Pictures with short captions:
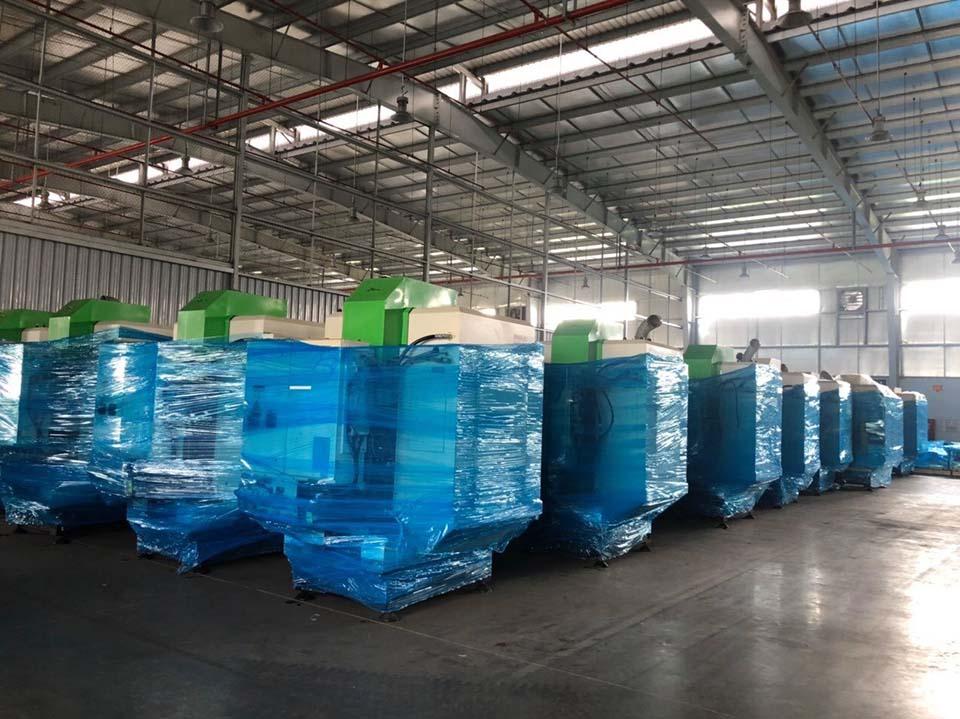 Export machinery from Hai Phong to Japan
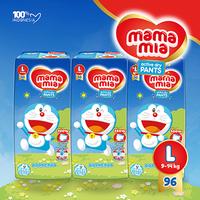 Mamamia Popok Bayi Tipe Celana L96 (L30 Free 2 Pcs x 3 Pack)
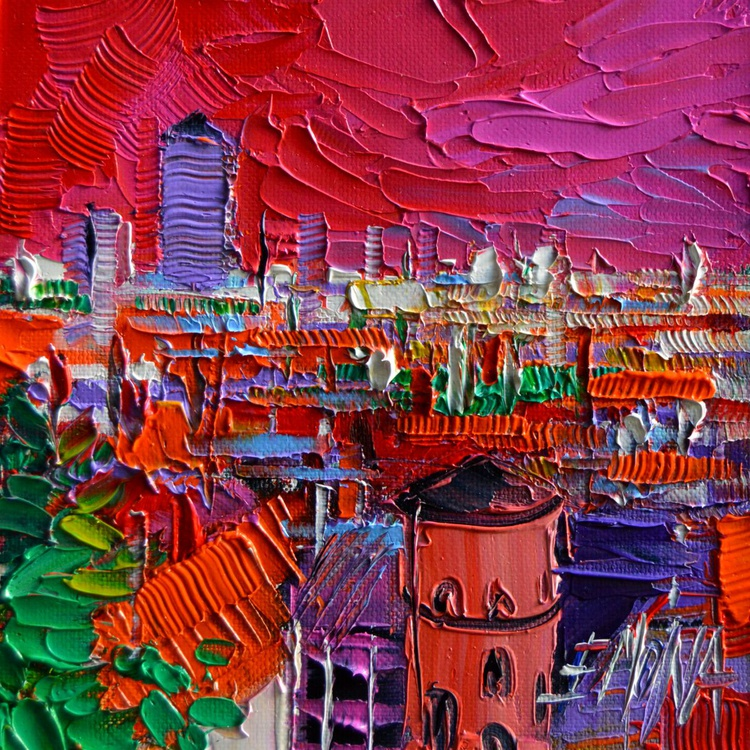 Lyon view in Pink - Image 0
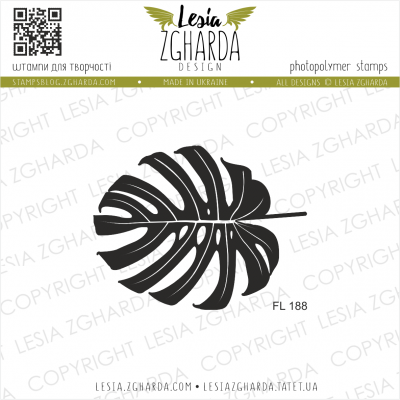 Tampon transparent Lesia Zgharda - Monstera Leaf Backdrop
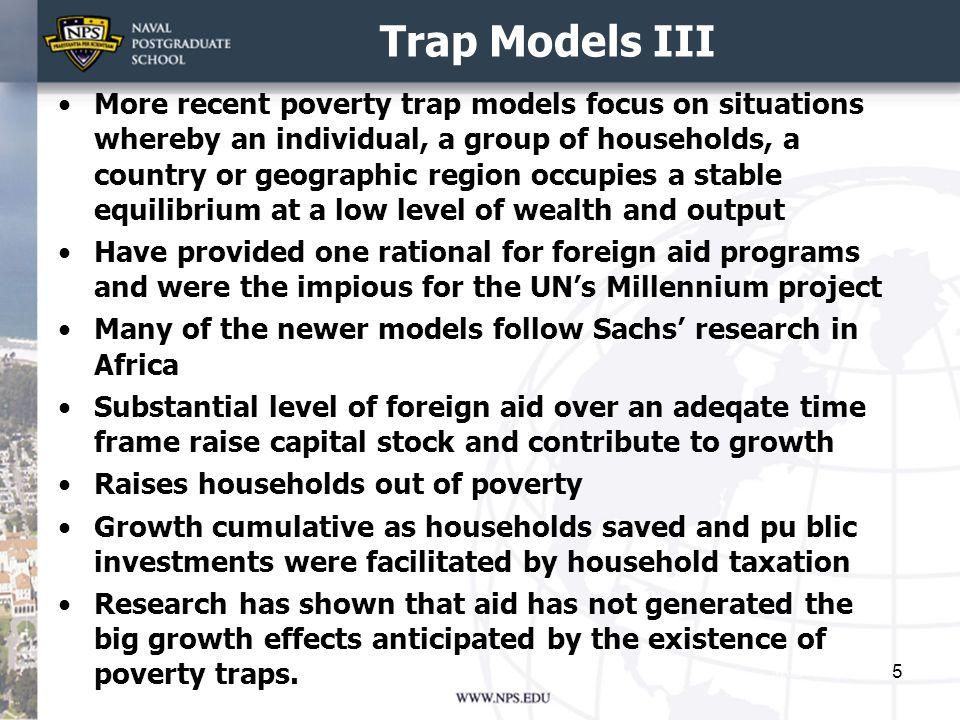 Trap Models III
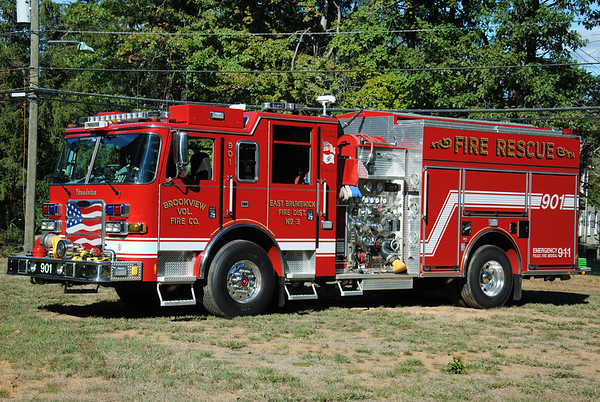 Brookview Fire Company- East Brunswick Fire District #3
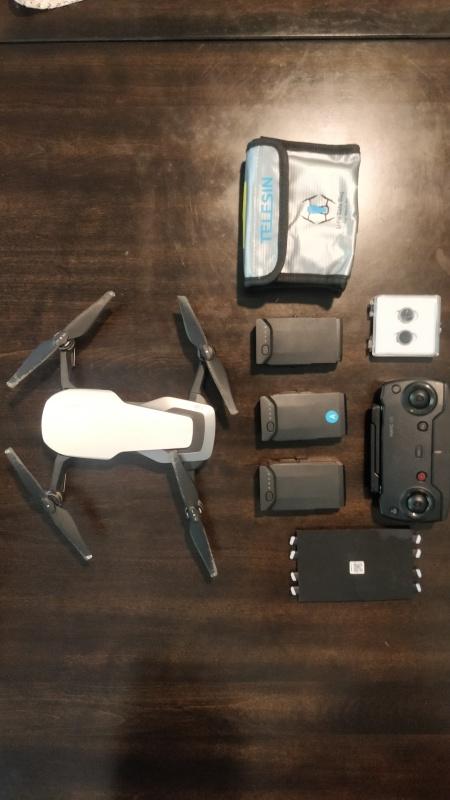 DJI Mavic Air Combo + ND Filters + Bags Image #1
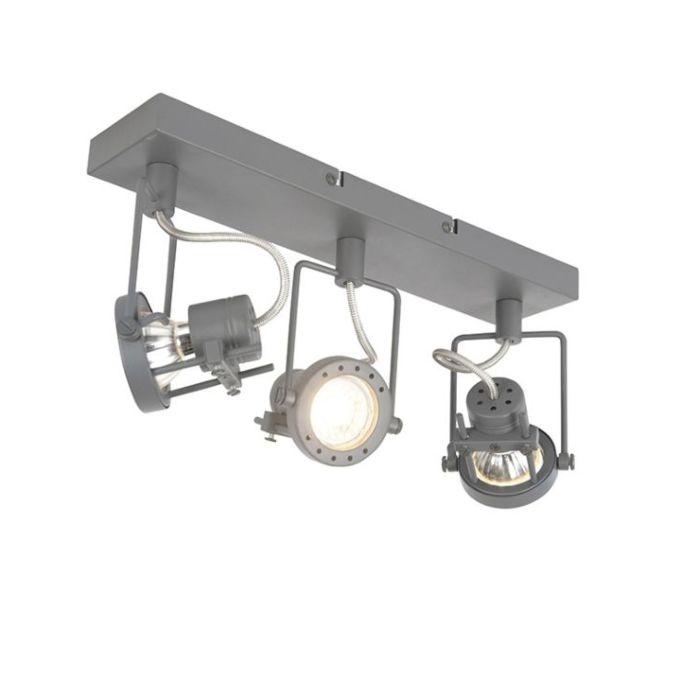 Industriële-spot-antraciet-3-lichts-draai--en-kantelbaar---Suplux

WORK TASK >> Drop the pictures and reproduce the rest of the entries above exactly.

OUTPUT BELOW >>
 Export machinery from Hai Phong to Japan
 Mamamia Popok Bayi Tipe Celana L96 (L30 Free 2 Pcs x 3 Pack)
 Lyon view in Pink - Image 0
 Tampon transparent Lesia Zgharda - Monstera Leaf Backdrop
 Trap Models III
 Brookview Fire Company- East Brunswick Fire District #3
 DJI Mavic Air Combo + ND Filters + Bags Image #1
 Industriële-spot-antraciet-3-lichts-draai--en-kantelbaar---Suplux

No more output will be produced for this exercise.